Causes & Risk Factors

The exact causes of neuroendocrine cancer remain unknown, and the majority of cases occur sporadically without a clear cause.

Neuroendocrine cancers are a diverse group of tumours, and ongoing research is essential to uncovering more insights into their underlying causes, risk factors, and potential preventive measures.

While there are no apparent causes of neuroendocrine cancer, several risk factors have been identified. Risk factors are specific characteristics or exposures that increase an individual’s likelihood of developing neuroendocrine cancer.

In general, risk factors can be related to:

• Genetic factors like genetic mutations, or the presence of certain conditions and diseases
• Hereditary conditions such as multiple endocrine neoplasia type 1 (MEN–1), multiple endocrine neoplasia type 2 (MEN-2), Von Hippel-Lindau disease (VHL) and phacomatoses (neurocutaneous syndromes), which can be associated with multiple tumours.
• Conditions that affect stomach acid, such as pernicious anaemia and chronic atrophic gastritis
• Medical history, including the presence of other or past disorders
• Hormonal factors, including exposure to natural or introduced hormones
• Environmental factors, including prolonged exposure to ultraviolet (UV) radiation from the sun carcinogens and other substances in the environment
• Behavioural and lifestyle factors like diet and alcohol consumption

It’s important to note that having one or more risk factors does not guarantee that a person will develop cancer. However, risk factors can increase the chances. Conversely, many people diagnosed with cancer may not have any identifiable risk factors at all.

In some cases of Merkel cell carcinoma, infection with the Merkel cell polyomavirus (MCV) has been identified as a contributing factor. MCV is thought to integrate into the genome of Merkel cells, potentially leading to cancerous changes.

Merkel cell carcinoma is also linked to excessive exposure to the sun and ultraviolet light.

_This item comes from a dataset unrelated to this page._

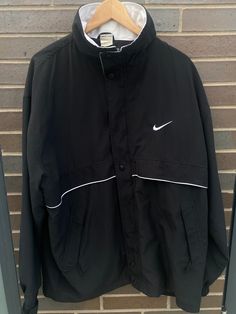 Vintage 1990s Nike Embroidered Swoosh Windbreaker Track Jacket - Size XL (Length 32", Chest 26") - Great vintage condition (no holes/no stains) - On the very rare 90s Made in USA Nike tag!! - Message for more information Please take note of the measurements listed as these are vintage clothes and may fit different than the tag size. Follow our page for more vintage clothing drops! Connect with us on Instagram: @recurarchives Nike 90s Vintage Women, Jacket Nike Vintage, Nike 90s Vintage Hoodie, Sporty Windbreaker For College Sports Season, Sporty Crew Neck Track Jacket For Streetwear, Black Sportswear Track Jacket For College, Sporty Crew Neck Outerwear For Sports, Sporty Black Windbreaker For College, Sporty Black Windbreaker For Sports Season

Additionally, it could also be triggered by the Merkel cell polyomavirus (MCV). Being aware of these risk factors can help individuals and healthcare professionals in the early detection and proactive management of neuroendocrine cancers and Merkel cell carcinoma.

Hyperplasia is a condition in which there is an abnormal increase in the number of neuroendocrine cells in an organ or tissue. This hyperplasia may progress to the formation of NETs.

Disruptions in the immune system or immune suppression may contribute to the development of some NETs. For example, immunosuppression following organ transplantation can increase the risk of certain NETs.

Other factors: Some neuroendocrine cancers may be associated with pre-existing conditions, such as:

• Pernicious anaemia – A condition where the body can’t absorb enough vitamin B12 resulting in damage to the stomach lining, increasing risk of certain neuroendocrine cancers.
• Chronic atrophic gastritis – Long-term stomach inflammation can raise the risk of stomach neuroendocrine cancers.
• Peptic ulcers in the stomach or duodenum – may increase the risk of neuroendocrine cancer in these specific areas.
• Diabetes – individuals with diabetes may have a higher likelihood of developing pancreatic neuroendocrine cancer.

It is important to note that while these factors have been associated with an increased risk of developing neuroendocrine cancer, not everyone with these risk factors will develop the tumours, and many cases of neuroendocrine cancer occur without an identifiable cause.